Haritada Kaybolan Ada – Atlantis
Çocukluğumuzun haritada kaybolan adası Atlantis hakkında hiç bilgi topladınız mı? Belki birkaç film de izlediniz, belki kitabını okudunuz. Ama bu içeriği görene kadar Atlantis hakkında hiçbir şey okumamış ve duymamış insanların bizden daha kalabalık olduğuna eminiz. O yüzden Atlantis hakkında dolu ve güzel bir içerik hazırladık. Hemen aşağıya inerek içeriğimizi inceleyelim.

Atlantis Nedir?
Atlantis nedir sorusunun en net cevabı kesinlikle hikâyelerde geçen ve gerçek olmayan ada veya kıtadır. Ancak Atlantis’in gerçek olmasını dileyen insan sayısı o kadar çok ki insanı hiç olmadığı kadar cezbediyor. Tarif edildiği gibi bir yer ise kesinlikle araştırmaya ve onu görmeye değecek bir şey. Atlantis kafamızda yer ettiği kadarı ile suyun üzerinde duran bir ada idi. Ancak yaklaşık 9000 yıl önce kadar suyun altına çöken bir ada. Çok büyük bir uygarlığın izlerini üzerinde taşıyan bu ada adını nereden aldığı hiçbir zaman bilinmeyecek. Birçok insan Atlantis kelimesini tarif edebilse de herhangi bir geçerli kanıtı yok. Peki bu efsane neden battı, haritadan kaybolan gizemli ada neden battı gibi sorulara biraz cevap arayalım.
Atlantis efsanesinin kökleri nereye dayanıyor, kalıntıları hakkında bilgi gibi sorularınızın yanıtları hiçbir zaman yanıtlanamayacak. Sualtı arkeolojisi ile ilgilenenler belki de çoktan bu adayı buldular. Biz normal insanlar bunu hiçbir zaman bilemeyeceğiz. Ama kişisel olarak merak ettiğimiz en önemli adalardan bir tanesidir.
Atlantis Adası Gerçek mi?
Sualtı arkeologlarına göre bu ada evet gerçek. Ama nereden çıktığı, tarihi ve geleceği hakkında hiçbir açıklama yapılmıyor. Atlantis hakkında her zaman farklı farklı efsaneler doğmuştur. Ama bizler bunları sıradan hikâye olarak değerlendirip sualtı arkeologlarına odaklanalım.

Atlantis Adası Efsanesi
Birçok efsaneye göre Atlantis adası, bilgin insanların kendi çabaları ile batırılmış bir adadır. Dünya üzerindeki savaşlardan kötü etkilenen bu gizemli ada, çok ilerlemiş bir uygarlığa ait ada idi.
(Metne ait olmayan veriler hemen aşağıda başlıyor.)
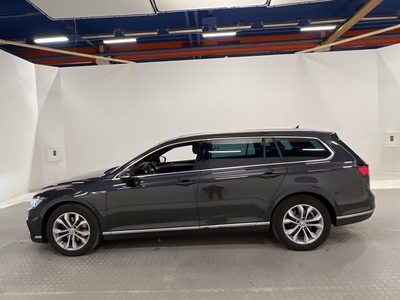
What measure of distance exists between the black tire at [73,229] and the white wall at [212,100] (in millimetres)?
4078

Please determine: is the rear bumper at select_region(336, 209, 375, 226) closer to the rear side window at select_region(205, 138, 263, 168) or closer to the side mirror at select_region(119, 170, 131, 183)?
the rear side window at select_region(205, 138, 263, 168)

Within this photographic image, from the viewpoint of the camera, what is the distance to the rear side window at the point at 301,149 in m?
3.12

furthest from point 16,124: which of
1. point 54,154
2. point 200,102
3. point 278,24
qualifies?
point 278,24

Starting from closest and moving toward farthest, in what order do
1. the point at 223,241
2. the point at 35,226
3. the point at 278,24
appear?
the point at 35,226, the point at 223,241, the point at 278,24

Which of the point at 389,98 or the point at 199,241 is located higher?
the point at 389,98

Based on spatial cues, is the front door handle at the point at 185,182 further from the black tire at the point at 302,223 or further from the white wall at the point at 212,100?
the white wall at the point at 212,100

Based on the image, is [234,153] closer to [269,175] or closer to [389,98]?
[269,175]

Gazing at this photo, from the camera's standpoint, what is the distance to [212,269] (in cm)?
275

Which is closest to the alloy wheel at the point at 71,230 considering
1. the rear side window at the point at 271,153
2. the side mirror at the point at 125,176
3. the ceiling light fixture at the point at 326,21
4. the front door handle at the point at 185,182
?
the side mirror at the point at 125,176

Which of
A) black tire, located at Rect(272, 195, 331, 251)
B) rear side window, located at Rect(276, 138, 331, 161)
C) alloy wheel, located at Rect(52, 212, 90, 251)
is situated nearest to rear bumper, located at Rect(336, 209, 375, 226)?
black tire, located at Rect(272, 195, 331, 251)

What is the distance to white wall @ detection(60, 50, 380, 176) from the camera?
6883 millimetres

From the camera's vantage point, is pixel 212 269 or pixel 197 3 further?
pixel 197 3

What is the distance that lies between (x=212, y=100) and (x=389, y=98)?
Result: 4550 mm

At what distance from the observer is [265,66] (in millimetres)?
6918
Kitaplar da geçen efsanelere göre bu ada üzerinde yaşayan insanlar bizim gibi değillerdi. Evrim geçirmiş ve su altında dahi nefes alabilen bir topluluk haline gelmişlerdi. Barış içinde sonsuza dek yaşamak ve dünya yüzeyinden kaybolmak için adanın bilginleri tarafından isteyerek ve bilerek batırılmıştır. Şiddetten ve acımasızlıktan kaçınan ada sakinleri, bu durum ile sonsuza dek mutlu yaşayabileceklerdi.
Her zaman bu tarz efsaneler insanların kulaklarına yayılmaktadır. Tabi ki buna inanmamız beklenemez ama teknoloji konusunda bu kadar ilerlemeye kaydedebilmişler ise neden adayı su altına almak yerine dünya dışına gitmediler. Fantezi dünyasının büyük oyunları her zaman insanların zihinleri ile oynamıştır.
Atlantis Kelimesi Nereden Çıktı?
Atlantis kelimesi ilk olarak Platon’un milattan önce 330 yılında yazdığı bir kitapta görünüyor. Bu kitaptan önce Atlantis adasından bahseden herhangi bir kişi daha yoktu. Kitapta geçen bilgilere göre bu ada Tanrı Poseidon tarafından korunuyordu. Bir gün uygarlık o kadar büyük hata yaptı ki Poseidon bu uygarlığı cezalandırmak için okyanusun altına batırdı. Tüm yaşayan sakinleri ile birlikte. Atlantis efsanesinin gerçekleştiği tarihten bu yana ortalama olarak 9000 yıl geçti. O tarihler de konuya şahit olan Mısırlı bir bilim adamı da olduğu söylenir. Yunan yakınlarında bulunan bu adanın nasıl olur da Yunan yazıtlarında hiç yer almadığı bugün hala tartışma konusudur. Kimi araştırmacılara göre yazıtlar da yer alıyor kimi araştırmacılara göre ise bu tamamen efsane.